For example in connection with fare dodging:
1) Forty five train passengers have been fined nearly £30,000 following a fare dodging blitz.
2) All thirty three offenders were sentenced during a fare dodging blitz at Bristol Magistrates’ Court on Wednesday, September 12.

3) Caroline Lavender recalls the emotional fallout from a fare-dodging blitz that led to her son being threatened with a criminal record.

The definitions for "blitz" I found in dictionaries don't make sense here. In the first sentence I thought it could mean something like "police raid" which is similar to one of its definitions in a dictionary ("an intensive or sudden military attack"), but I am not sure and it wouldn't work in the other two sentences.

Or another definition: "a sudden, energetic, and concerted effort, typically on a specific task" - I don't think this definition describes anything similar to the activity of fare dodging.
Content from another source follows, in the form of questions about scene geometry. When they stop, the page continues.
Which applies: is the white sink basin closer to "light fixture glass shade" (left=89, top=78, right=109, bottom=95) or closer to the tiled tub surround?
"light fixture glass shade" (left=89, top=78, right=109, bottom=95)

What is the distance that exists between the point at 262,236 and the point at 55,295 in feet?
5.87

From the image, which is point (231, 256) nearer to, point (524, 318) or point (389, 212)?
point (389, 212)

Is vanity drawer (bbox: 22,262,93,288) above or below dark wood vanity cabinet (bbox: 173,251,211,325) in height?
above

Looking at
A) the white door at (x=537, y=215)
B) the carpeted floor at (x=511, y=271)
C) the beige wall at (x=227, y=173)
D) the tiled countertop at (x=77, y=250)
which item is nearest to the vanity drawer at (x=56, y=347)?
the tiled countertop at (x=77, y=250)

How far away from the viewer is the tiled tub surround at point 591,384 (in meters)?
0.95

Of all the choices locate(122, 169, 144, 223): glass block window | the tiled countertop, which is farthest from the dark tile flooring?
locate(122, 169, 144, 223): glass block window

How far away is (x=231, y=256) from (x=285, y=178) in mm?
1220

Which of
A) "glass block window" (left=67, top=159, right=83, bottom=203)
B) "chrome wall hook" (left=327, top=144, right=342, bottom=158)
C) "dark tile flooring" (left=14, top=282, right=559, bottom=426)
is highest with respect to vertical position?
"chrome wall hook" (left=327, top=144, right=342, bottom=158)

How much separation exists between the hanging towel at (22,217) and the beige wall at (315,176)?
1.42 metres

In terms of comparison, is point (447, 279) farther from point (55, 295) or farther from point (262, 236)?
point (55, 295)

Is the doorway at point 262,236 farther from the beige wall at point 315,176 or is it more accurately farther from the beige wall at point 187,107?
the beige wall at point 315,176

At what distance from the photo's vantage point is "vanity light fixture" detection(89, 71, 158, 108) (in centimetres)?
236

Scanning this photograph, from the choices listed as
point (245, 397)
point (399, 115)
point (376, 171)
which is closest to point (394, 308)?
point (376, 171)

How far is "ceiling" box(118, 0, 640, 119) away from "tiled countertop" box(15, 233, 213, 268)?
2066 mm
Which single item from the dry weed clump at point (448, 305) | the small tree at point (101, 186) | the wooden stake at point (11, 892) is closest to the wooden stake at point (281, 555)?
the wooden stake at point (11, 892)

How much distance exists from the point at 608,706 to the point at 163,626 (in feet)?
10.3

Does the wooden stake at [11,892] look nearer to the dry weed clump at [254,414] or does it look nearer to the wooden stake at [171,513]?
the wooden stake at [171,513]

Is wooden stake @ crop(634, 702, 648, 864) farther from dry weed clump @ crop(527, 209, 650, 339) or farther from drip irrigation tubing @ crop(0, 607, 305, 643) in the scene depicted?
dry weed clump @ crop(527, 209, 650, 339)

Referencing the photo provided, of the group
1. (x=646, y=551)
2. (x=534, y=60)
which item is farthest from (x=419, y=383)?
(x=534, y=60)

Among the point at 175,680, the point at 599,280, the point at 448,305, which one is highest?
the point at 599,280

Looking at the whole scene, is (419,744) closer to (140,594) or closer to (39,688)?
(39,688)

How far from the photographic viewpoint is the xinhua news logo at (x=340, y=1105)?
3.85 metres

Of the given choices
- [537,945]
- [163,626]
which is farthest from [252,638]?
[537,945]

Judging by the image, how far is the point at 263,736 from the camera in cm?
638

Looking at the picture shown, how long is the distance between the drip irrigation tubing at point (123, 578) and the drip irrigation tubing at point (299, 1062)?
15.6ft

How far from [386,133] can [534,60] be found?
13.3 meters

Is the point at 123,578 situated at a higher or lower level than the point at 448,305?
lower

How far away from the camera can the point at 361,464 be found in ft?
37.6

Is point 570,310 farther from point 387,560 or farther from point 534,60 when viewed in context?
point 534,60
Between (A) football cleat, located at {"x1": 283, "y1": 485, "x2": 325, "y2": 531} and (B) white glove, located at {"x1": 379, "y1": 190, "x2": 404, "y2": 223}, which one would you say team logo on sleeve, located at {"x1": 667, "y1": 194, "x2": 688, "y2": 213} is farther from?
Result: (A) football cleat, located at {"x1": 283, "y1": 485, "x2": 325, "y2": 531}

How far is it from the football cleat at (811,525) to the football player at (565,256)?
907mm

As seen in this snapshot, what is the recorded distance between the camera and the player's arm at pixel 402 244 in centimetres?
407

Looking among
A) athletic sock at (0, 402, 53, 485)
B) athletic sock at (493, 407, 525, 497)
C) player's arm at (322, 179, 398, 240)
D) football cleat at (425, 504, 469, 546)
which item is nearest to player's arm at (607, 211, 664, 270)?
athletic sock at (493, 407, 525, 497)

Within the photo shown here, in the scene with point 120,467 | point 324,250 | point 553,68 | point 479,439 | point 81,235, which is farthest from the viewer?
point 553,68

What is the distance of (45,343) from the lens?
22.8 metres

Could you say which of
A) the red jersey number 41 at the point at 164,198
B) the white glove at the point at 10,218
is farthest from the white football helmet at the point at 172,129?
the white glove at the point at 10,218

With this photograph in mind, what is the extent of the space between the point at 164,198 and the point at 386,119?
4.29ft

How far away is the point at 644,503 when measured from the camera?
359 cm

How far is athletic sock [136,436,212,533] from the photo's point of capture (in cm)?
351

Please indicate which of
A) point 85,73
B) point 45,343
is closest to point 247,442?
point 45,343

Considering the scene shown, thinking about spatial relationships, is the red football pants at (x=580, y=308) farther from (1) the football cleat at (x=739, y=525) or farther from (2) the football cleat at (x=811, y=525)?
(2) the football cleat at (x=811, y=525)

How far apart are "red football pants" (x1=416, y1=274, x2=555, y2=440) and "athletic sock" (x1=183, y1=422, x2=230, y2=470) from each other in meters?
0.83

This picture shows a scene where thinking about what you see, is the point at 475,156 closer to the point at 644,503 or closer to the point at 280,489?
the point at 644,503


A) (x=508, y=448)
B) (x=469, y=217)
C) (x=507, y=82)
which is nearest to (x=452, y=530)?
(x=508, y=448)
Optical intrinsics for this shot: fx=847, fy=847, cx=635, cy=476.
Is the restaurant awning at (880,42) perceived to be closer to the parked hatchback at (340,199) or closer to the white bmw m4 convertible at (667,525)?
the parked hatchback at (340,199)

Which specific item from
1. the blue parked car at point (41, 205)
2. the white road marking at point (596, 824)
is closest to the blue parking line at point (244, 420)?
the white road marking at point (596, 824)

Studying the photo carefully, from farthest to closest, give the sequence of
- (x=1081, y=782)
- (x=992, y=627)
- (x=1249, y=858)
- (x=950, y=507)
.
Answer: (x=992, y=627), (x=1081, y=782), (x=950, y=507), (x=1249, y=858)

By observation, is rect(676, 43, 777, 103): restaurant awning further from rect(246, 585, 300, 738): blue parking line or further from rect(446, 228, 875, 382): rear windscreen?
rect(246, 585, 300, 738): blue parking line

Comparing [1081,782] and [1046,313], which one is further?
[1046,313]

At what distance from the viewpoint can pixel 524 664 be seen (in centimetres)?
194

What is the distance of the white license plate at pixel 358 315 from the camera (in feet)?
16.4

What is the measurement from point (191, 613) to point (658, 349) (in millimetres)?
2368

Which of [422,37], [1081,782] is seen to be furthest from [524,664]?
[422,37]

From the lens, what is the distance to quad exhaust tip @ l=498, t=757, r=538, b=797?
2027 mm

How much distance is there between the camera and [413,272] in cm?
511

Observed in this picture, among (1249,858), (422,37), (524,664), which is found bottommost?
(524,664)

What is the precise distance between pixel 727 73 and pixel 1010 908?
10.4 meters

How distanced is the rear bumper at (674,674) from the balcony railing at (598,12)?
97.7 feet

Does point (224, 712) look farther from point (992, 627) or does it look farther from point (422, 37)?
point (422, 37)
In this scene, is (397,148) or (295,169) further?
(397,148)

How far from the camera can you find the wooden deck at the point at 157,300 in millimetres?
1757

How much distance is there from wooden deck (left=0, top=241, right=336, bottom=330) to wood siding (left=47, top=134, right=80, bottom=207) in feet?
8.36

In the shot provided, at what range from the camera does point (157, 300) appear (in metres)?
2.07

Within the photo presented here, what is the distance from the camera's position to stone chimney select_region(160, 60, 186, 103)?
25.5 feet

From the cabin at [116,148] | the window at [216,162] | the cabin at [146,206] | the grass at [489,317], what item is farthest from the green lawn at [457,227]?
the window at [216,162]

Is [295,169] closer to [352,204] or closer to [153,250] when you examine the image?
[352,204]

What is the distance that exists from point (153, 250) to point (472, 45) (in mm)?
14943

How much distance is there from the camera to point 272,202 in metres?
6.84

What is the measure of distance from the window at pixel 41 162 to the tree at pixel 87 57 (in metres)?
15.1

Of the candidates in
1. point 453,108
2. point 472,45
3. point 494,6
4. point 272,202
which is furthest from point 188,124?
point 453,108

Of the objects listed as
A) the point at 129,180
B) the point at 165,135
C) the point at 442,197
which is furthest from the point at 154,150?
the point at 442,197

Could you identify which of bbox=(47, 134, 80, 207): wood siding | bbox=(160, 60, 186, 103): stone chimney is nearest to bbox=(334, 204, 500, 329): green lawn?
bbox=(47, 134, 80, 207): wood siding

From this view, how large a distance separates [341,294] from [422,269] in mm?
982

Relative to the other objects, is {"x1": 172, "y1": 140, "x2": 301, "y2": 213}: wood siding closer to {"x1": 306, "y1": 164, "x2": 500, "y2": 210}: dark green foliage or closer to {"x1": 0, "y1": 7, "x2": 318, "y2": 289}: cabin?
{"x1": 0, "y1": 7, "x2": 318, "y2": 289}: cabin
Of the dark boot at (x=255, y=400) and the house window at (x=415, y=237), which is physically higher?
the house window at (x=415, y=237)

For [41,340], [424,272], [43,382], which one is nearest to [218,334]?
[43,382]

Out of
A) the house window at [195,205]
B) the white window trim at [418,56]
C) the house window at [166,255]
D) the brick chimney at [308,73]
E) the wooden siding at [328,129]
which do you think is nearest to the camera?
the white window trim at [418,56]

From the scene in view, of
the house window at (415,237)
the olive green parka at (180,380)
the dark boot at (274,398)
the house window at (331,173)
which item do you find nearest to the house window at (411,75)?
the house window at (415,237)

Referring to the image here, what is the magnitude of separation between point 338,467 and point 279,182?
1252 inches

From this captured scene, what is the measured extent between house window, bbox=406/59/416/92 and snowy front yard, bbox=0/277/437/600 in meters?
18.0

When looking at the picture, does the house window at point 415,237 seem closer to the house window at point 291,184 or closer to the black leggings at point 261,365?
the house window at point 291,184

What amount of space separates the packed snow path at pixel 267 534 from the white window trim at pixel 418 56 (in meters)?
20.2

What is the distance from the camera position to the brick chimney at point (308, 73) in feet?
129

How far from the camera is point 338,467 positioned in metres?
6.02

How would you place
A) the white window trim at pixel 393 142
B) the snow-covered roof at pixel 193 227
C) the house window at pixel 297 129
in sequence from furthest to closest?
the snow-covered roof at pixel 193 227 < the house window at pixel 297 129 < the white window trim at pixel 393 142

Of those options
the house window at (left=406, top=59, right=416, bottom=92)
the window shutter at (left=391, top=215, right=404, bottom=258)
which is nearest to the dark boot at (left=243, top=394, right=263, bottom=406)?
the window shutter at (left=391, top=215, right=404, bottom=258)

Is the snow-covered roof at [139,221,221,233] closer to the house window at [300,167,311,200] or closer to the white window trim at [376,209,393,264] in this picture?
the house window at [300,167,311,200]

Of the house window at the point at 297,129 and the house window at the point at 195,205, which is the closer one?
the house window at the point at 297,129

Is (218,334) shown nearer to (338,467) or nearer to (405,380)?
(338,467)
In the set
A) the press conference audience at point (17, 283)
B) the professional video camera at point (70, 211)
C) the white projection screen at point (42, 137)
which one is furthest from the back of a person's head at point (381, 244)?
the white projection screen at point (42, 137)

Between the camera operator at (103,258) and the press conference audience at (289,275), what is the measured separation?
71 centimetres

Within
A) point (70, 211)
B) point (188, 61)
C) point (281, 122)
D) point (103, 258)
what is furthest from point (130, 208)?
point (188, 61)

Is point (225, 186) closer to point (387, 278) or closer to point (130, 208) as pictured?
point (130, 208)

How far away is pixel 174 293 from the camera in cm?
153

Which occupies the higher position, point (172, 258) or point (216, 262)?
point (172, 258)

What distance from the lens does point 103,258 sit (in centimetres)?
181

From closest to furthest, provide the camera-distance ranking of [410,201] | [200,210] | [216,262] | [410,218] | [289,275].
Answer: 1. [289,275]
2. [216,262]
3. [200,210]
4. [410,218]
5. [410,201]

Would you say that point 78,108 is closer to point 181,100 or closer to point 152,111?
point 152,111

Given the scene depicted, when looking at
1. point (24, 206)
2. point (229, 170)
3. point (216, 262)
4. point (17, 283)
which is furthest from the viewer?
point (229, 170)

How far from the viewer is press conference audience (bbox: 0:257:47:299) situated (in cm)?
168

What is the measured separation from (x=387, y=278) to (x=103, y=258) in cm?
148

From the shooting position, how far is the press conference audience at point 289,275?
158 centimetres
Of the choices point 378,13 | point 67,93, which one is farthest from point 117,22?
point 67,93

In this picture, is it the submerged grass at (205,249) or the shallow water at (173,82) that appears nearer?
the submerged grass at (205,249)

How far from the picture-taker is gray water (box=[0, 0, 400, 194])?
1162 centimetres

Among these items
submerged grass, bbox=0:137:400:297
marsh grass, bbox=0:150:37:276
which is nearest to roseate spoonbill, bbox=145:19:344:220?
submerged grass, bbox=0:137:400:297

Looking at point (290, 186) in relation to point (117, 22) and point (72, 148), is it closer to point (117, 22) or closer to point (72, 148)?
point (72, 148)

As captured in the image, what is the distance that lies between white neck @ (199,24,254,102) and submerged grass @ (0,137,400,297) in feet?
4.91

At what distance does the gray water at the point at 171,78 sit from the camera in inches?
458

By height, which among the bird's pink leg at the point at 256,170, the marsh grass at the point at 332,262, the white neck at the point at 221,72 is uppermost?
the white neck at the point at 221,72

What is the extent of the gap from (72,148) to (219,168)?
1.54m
Thank you in advance for your help.
 
  • AnythingGoes

    Senior Member
    English - USA (Midwest/Appalachia)
    Or another definition: "a sudden, energetic, and concerted effort, typically on a specific task" - I don't think this definition describes anything similar to the activity of fare dodging.
    The blitz in question was an intensive enforcement action by the police.
     

    Loob

    Senior Member
    English UK
    In all three cases, "fare dodging blitz" means "a blitz against fare dodging".

    Does that help, Dunno123?
     

    Dunno123

    Senior Member
    Slovak
    Thank you for your answers. I think I understand it now. It is used figuratively and sort of likens the action to a military attack which is the original meaning of the word.

    In the article that contains the 3rd sentence the police themselves are not involved, but it talks about the family receiving letters threatening prosecution from Transport for London and then the arrival of a court summons, so it makes sense too.